Secondary psychosis or psychotic disorder due to another medical condition, arising from a degenerative neurologic disorder, such as PD, is relatively common. Features include visual hallucinations, progression over time, and emergence later in the disease course.25 The prevalence of hallucinations in this population has been reported to be up to 40%.26,27 Adverse medication effects have also been reported in persons with a diagnosis of PD, as illustrated by the following case.
A psychiatrically stable 56-year-old man with PD receiving a total daily dose of pramipexole 0.75 mg was titrated to 1.125 mg per day. Following this change, verbal and physical aggression increased. Psychotic symptoms presented. During the course of the next month, episodes of hallucinations and delusions tripled. Pramipexole was tapered to the previous total daily dose of 0.75 mg, and the behaviors returned to baseline levels by the second month. Anti-Parkinson pharmacotherapy and the corresponding increase in CNS dopamine are often implicated in causing or exacerbating psychosis.28
In this case, a thorough medication history, review of recent changes in a regimen (particularly the small dose change), and understanding of the patient's degenerative disease process contributed to a timely intervention and stabilization. Clinicians who may be new to neuropsychiatric patients are reminded that unintended behavioral and intended clinical response to medication may be impacted by a multidimensional set of variables, specifically age-related changes in drug metabolism and excretion (hepatic and/or renal insufficiency), multiple medications, and the use of CNS-active agents.
This work was developed to outline key elements in a clinical assessment construct that, when followed, should minimize the frequency of overlooking an underlying and potentially treatable medical illness that may be masquerading as a primary psychiatric illness, and thus avoiding delays in correct diagnosis and appropriate treatment. Formulation of a diagnosis conceptualizes the various possibilities in determining whether the clinical presentation is due to a primary psychiatric illness or a medical mimic and requires clinical vigilance as well as a structured process of evaluation.
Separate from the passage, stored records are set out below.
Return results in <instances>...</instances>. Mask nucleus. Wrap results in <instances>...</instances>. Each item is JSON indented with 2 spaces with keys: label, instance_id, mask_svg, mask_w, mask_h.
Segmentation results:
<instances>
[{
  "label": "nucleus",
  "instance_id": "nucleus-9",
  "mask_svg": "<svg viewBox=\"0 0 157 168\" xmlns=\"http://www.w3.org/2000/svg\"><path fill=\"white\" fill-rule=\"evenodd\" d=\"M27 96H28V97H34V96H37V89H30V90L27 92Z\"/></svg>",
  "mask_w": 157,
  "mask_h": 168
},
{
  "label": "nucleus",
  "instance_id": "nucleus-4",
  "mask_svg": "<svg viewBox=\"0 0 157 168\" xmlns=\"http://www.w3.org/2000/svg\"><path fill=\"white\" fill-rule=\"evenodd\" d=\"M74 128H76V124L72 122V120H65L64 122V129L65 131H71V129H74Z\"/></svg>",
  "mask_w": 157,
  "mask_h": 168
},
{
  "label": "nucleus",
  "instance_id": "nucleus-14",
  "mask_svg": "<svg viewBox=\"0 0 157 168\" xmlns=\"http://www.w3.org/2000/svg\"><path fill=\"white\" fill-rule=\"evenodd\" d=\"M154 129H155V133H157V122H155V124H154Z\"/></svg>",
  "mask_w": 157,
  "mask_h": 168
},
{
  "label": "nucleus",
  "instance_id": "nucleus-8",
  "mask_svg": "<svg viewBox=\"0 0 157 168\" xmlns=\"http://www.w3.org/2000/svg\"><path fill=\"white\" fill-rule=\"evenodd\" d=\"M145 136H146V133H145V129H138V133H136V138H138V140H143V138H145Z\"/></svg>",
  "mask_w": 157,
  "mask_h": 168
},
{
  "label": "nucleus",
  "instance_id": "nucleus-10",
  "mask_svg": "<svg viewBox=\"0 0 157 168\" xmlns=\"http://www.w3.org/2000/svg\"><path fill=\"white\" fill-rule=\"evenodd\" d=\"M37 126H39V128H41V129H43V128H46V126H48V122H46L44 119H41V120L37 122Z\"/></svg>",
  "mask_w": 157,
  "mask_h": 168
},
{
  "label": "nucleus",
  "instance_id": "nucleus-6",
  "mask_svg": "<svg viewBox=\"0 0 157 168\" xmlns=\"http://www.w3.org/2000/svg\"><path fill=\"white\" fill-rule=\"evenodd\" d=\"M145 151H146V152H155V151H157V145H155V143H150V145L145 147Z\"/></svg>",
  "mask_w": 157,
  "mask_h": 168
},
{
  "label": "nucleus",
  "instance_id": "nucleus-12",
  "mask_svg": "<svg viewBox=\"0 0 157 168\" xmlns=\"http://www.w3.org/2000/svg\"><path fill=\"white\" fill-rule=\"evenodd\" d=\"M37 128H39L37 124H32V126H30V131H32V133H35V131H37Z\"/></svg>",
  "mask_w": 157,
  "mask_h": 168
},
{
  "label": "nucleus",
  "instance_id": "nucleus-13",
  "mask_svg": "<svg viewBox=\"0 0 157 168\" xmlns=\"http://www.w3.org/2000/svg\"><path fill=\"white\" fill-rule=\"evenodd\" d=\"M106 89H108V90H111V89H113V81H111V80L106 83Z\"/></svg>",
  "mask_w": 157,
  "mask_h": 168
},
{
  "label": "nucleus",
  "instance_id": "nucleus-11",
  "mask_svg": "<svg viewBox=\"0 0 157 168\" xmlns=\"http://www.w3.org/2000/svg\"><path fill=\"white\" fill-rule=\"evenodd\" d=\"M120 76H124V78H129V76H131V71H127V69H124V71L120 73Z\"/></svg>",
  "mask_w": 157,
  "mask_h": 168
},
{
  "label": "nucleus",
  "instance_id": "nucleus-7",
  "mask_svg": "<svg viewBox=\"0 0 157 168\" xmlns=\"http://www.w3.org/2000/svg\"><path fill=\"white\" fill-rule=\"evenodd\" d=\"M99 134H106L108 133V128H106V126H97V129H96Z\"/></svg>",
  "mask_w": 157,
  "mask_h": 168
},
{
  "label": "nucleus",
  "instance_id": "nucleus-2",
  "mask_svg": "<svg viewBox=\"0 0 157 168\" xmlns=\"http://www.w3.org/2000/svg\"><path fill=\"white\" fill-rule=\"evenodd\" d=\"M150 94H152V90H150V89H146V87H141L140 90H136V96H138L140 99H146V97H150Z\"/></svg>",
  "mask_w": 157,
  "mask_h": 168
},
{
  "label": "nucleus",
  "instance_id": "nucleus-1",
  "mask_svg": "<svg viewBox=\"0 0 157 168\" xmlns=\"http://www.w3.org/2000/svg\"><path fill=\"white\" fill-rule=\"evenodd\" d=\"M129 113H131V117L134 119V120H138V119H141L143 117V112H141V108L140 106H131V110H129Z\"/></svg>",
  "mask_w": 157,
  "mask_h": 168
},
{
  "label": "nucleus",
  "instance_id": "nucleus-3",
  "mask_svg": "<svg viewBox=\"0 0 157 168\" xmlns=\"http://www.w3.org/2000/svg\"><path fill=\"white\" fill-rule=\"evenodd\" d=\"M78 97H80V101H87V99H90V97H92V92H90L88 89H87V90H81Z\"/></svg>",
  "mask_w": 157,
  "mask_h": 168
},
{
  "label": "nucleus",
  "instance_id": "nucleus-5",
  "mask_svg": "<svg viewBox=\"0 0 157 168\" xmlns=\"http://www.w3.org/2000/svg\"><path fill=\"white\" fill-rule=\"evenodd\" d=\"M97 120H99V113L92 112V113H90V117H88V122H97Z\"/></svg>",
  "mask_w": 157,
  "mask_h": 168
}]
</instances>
In addition to evaluating onset, duration, changes in medication use patterns, or metabolic abnormalities as part of a comprehensive assessment, clinicians are encouraged to consider (and obtain) information regarding change from the patient's baseline psychosocial functionality whenever possible. The diagnostic schema for ruling out medical mimics requires critical thinking, a multifactorial approach, clinical diligence, exclusion of infectious disease(s), metabolic disturbances, respiratory disorders, endocrine abnormalities, medications, trauma, and substance use when considering the potential for nonpsychiatric causes of the presenting symptoms, especially in the case of patients with a preexisting psychiatric illness.
The cases presented are designed to demonstrate the utility of application of a structured framework to aid patient evaluation. The case examples of myxedema demonstrate how a careful and comprehensive evaluation can aid in determining the medical etiology where psychiatric symptoms are the predominant initial presenting symptoms. In the case of delirium, the underlying cause was determined to be a UTI, and premorbid function resumed following antibiotic treatment. This case also illustrates how a potentially important lab test was not ordered, possibly leading to a delay in appropriate treatment. In the last case, a small medication change in a patient with a degenerative neurologic disorder resulted in the manifestation of psychiatric symptoms, whereby a dose reduction returned the patient to baseline psychosocial function. Improvements in diagnostic accuracy should aid in minimizing misdiagnosis and allow the patient's illness to be appropriately managed in a more timely manner.